▸ **EXCERPT**:
"""

Saturday, February 09, 2013

WakeUp 100 - How much impact do you make?


I happened to spend a few hours at a hospital in a town. The hospital is a fairly well-known brand. There were a few nurses working in this specialized unit that deals with dialysis - people who have kidney failure undergo dialysis; a process that tries to compensate for the loss of kidney function. The patient's blood is purified by passing it through a machine (it removes excess water and waste). The machine itself is a sophisticated one with tubes and displays.

The patients in the unit were from the lower income group; they had some form of government cover that enabled them to avail subsidized dialysis twice a week. The process is no simple task - it takes about four hours for the machine to purify the blood; it's like having all the blood from the body flow through a machine for four hours. Add to it the waiting time, travel time and all and it would be like a six hour ordeal every three days. The risks are plenty – people can lose consciousness, contract diseases and even die; and you can see from the patients that the process is very tiresome – all the blood being drained out and injected back in.

The nurses were fairly young in their career. They went about their regular job of putting the needles in the patient and hooking up the machine. I noticed that during the course of the dialysis there were a couple of machines that kept raising an alarm. The nurses would just snooze the alarm and carry on with their work - which included a lot of gossiping. After a few minutes the alarm would start again and the nurse would do the same thing. When asked what the alarm was about, the nurse would brush it off by saying that she didn't know and it was the procedure they always followed – if it rings, just snooze it!

"""

▸ **DATASET ENTRIES**:

"""

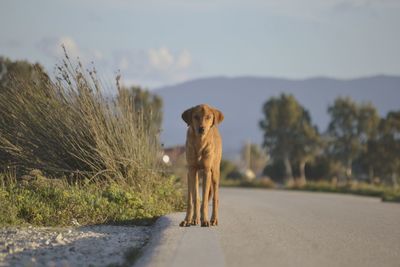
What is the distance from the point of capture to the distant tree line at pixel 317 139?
75.4 m

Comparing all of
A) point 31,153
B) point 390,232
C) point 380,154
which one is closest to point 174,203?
point 31,153

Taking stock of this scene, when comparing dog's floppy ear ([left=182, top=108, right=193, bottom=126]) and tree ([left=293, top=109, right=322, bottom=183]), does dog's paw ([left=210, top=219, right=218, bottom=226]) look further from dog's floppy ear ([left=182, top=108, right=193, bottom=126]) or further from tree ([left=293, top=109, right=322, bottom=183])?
tree ([left=293, top=109, right=322, bottom=183])

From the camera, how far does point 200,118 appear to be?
10094 millimetres

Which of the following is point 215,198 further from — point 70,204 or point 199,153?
point 70,204

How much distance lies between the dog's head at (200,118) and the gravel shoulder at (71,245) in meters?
1.51

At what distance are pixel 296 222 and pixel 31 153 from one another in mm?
4558

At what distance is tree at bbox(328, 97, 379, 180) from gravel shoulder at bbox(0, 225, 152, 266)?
216ft

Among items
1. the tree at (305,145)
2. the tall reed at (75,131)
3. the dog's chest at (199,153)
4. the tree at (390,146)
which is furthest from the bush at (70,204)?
the tree at (305,145)

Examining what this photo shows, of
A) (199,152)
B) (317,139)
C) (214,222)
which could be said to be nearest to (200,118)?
(199,152)

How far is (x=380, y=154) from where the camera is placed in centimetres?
6881

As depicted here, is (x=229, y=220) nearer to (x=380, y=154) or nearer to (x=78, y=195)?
(x=78, y=195)

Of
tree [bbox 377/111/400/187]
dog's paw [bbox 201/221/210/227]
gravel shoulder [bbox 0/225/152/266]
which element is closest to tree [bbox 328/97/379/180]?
tree [bbox 377/111/400/187]

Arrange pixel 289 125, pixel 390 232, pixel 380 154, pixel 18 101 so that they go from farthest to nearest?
pixel 289 125 → pixel 380 154 → pixel 18 101 → pixel 390 232

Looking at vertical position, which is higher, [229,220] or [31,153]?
[31,153]
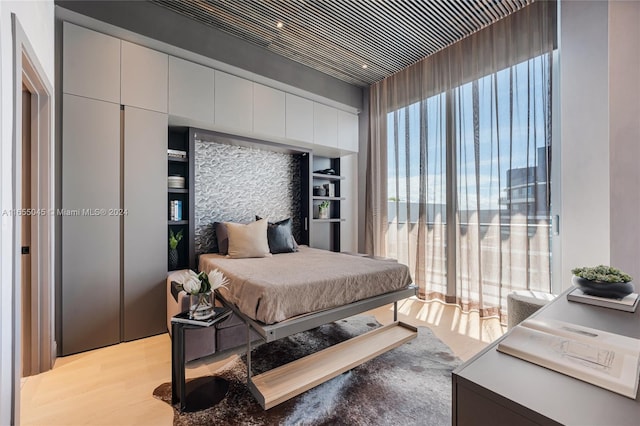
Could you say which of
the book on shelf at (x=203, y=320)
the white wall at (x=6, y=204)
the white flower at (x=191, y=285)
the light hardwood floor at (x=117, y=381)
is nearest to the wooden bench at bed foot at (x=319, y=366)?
the book on shelf at (x=203, y=320)

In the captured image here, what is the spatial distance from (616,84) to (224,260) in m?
3.45

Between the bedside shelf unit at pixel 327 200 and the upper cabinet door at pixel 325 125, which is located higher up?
the upper cabinet door at pixel 325 125

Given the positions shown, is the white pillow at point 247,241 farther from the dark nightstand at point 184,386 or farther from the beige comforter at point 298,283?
the dark nightstand at point 184,386

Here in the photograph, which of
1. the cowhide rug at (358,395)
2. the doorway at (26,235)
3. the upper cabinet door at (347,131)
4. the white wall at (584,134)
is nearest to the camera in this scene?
the cowhide rug at (358,395)

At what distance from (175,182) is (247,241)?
1014mm

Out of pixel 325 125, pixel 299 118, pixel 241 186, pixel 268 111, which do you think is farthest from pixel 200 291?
pixel 325 125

"""

▸ **ACTION ITEM A**:
From the dialysis-unit blog post, set down the part that opens with the words containing "The nurses were" and closes with "just snooze it!".
▸ **ACTION ITEM B**:
Rewrite the paragraph of the dialysis-unit post that begins "The patients in the unit were from the lower income group" in a shorter form, keeping its main facts.
▸ **ACTION ITEM C**:
Continue the dialysis-unit blog post from its final sentence.

▸ **REPLY A**:
The nurses were fairly young in their career. They went about their regular job of putting the needles in the patient and hooking up the machine. I noticed that during the course of the dialysis there were a couple of machines that kept raising an alarm. The nurses would just snooze the alarm and carry on with their work - which included a lot of gossiping. After a few minutes the alarm would start again and the nurse would do the same thing. When asked what the alarm was about, the nurse would brush it off by saying that she didn't know and it was the procedure they always followed – if it rings, just snooze it!

▸ **REPLY B**:
The patients were from the lower income group, and government cover gave them subsidized dialysis twice a week. The machine takes about four hours to purify the blood. With waiting and travel, that comes to about six hours every three days. The risks include losing consciousness, contracting diseases and even dying. The patients clearly found the process very tiresome.

▸ **REPLY C**:
It was only later that I learnt that the alarms actually have a lot of significance. They could signal a multitude of things - an incorrect setting in the machine, the needles not being right, the purification not happening and so on. You can be pretty certain that most of the patients who came to that unit, barely knew how the machine worked or the significance of the alarms – they just knew that their blood was being cleaned for their survival to live another day.

But what about the nurses? They operate the machines daily; they've been working in the unit for more than a year; isn't it fair to expect them to know about it? The machines quite literally play with a life and it was so disappointing to see the way the nurses were so casual about the whole thing - the life of a person in their hands. How would the patient feel if he knew about it? They go through so much and at the end of it realize that the so-called experts dealing with them hardly know the work they do!

It made me wonder if I do justice on the job; you might say that we don't deal with the life of a person in our work; but think about it - it is very likely that whatever you do does affect them; maybe their bank balance, some booking they did, some utility bill, their transportation, their safety etc. Even something like data reconciliation which some consider as boring has a huge impact.

Do we take that extra interest to know more about the work we do? Do we know how it affects a person? Do we look at enhancing our knowledge in the area we work on? Do you?